Acórdão do Tribunal da Relação de Lisboa
Processo:
6730/19.6T9LSB-A.L1-9
Relator: SIMONE DE ALMEIDA PEREIRA
Descritores: CRIME DE ABUSO DE CONFIANÇA
TRIBUNAL TERRITORIALMENTE COMPETENTE
Nº do Documento: RL
Data do Acordão: 04/20/2024
Votação: DECISÃO INDIVIDUAL
Texto Integral: S
Texto Parcial: N
Meio Processual: CONFLITO DE COMPETÊN
Decisão: DIRIMIDO O CONFLITO
Sumário: (da responsabilidade da relatora):
I. É com base nos factos descritos na acusação – que fixa em primeira linha o objecto do processo – que deve ser decidida a questão da competência [Ac. do STJ, de 4 de Julho de 2007, proc. 1502/07 – 3ª Secção].
II. O crime de abuso de confiança p. e p. pelo artigo 205º consuma-se quando o agente, que recebe a coisa móvel por título não translativo de propriedade para lhe dar determinado destino, dela se apropria, passando a agir “animo domini”;
III. Constituindo a apropriação um dos elementos típicos do crime de abuso de confiança [crime que assenta numa conduta bifásica, seguindo-se a uma actuação licita – a detenção – que precede a apropriação], a mesma terá que resultar de actos objectivamente idóneos e concludentes que conduzam à conclusão de que o agente inverteu a posse e passou a comportar-se perante a coisa como se fosse “proprietário”;
IV. Para efeitos de competência do Tribunal releva o contexto espácio-temporal do qual a acusação conclui pela prática do crime [local e tempo em que ocorre a inversão da posse].

________________________

Enunciado 1: Segundo o sumário do acórdão, por que razão a questão da competência deve ser decidida com base nos factos descritos na acusação?
Enunciado 2: Transcreva do sumário do acórdão o trecho que abre com as palavras que contêm "II. O crime" e fecha com "inversão da posse].".

Dados registados:
________________________

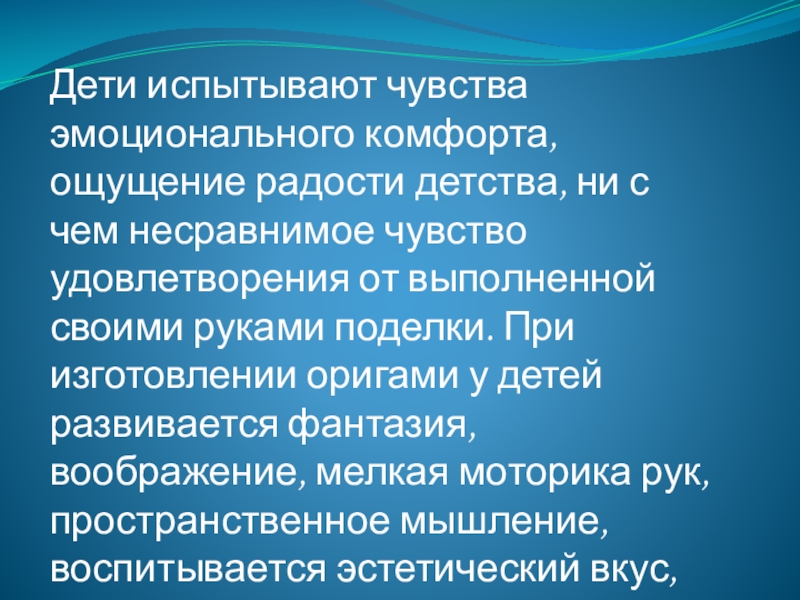 Дети испытывают чувства эмоционального комфорта, ощущение радости детства, ни с чем несравнимое чувство удовлетворения от выполненной своими руками поделки. При изготовлении оригами у детей развивается фантазия, воображение, мелкая моторика рук, пространственное мышление, воспитывается эстетический вкус,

________________________

Resposta 1: Porque é a acusação que fixa, em primeira linha, o objecto do processo.

Resposta 2:
II. O crime de abuso de confiança p. e p. pelo artigo 205º consuma-se quando o agente, que recebe a coisa móvel por título não translativo de propriedade para lhe dar determinado destino, dela se apropria, passando a agir “animo domini”;
III. Constituindo a apropriação um dos elementos típicos do crime de abuso de confiança [crime que assenta numa conduta bifásica, seguindo-se a uma actuação licita – a detenção – que precede a apropriação], a mesma terá que resultar de actos objectivamente idóneos e concludentes que conduzam à conclusão de que o agente inverteu a posse e passou a comportar-se perante a coisa como se fosse “proprietário”;
IV. Para efeitos de competência do Tribunal releva o contexto espácio-temporal do qual a acusação conclui pela prática do crime [local e tempo em que ocorre a inversão da posse].